═══ EXERCISE PASSAGE

Reading an enum payload — is Some(a). Inside a rule body, an optional field’s payload binds with the membership test path is Some(binder), and absence tests with path is None. A present field materializes one row binding the payload; an absent field materializes none, so the surrounding conjunction fails (RFD 0007 Rule-atom grammar):

pub type Person { mut age: Int? }

pub derive Adult(p, a)   :- p: Person, p.age is Some(a), a >= 18;
pub derive HasNoAge(p)   :- p: Person, p.age is None;

Reading an enum payload — value-position match. A match expression in value position — a let right-hand side, a comparison operand, a fn body, a return/require value — binds an enum payload and evaluates. let r = match opt { Some(x) => x, None => 0 }; reads the payload into x and yields the selected arm’s value; this is the idiomatic way to read or consume an enum value. The arm binds exactly one variable positionally; a zero-, multi-, or record-binder arm is OE0257 EnumPayloadPattern (Expression grammar).

══════
═══ DATA EXTRACTS

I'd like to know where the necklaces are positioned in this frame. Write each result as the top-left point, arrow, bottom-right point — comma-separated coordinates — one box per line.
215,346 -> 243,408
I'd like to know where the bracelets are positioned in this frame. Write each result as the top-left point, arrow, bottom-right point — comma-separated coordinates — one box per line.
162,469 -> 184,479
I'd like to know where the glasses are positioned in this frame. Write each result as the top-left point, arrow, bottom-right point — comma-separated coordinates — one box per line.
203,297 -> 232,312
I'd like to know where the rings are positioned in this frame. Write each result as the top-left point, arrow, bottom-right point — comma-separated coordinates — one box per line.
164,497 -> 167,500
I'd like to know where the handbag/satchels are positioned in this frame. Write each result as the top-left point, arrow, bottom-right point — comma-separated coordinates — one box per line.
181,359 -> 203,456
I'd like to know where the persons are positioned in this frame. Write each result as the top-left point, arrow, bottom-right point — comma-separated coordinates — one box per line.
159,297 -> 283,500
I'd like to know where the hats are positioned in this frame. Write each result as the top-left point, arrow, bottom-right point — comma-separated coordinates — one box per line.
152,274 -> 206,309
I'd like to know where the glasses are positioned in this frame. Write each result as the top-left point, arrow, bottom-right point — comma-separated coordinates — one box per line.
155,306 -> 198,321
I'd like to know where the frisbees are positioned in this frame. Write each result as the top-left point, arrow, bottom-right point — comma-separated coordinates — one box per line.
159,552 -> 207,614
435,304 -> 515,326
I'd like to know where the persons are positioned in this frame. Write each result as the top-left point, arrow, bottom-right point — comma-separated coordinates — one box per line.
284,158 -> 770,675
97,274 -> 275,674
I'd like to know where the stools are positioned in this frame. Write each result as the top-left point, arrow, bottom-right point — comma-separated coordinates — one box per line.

══════

■ **STUDY QUESTIONS**:
(1) Based on the text on reading enum payloads, decide whether each statement agrees with it. Answer yes or no, and quote the words of the text that decide it.
(a) An absent optional field materializes one row.
(b) A let right-hand side counts as value position for a match expression.
(c) A match arm may bind two variables positionally.
(2) Answer these questions from the text on reading enum payloads.
(a) Inside a rule body, what test checks for absence?
(b) In the Person type, what type is the age field declared with?
(c) What error is given for a zero-, multi-, or record-binder arm?

■ **ANSWERS FOR THE EXERCISE**:
(1)
(a) No: "an absent field materializes none, so the surrounding conjunction fails"
(b) Yes: "A match expression in value position — a let right-hand side"
(c) No: "a zero-, multi-, or record-binder arm is OE0257 EnumPayloadPattern"

(2)
(a) path is None
(b) Int?
(c) OE0257 EnumPayloadPattern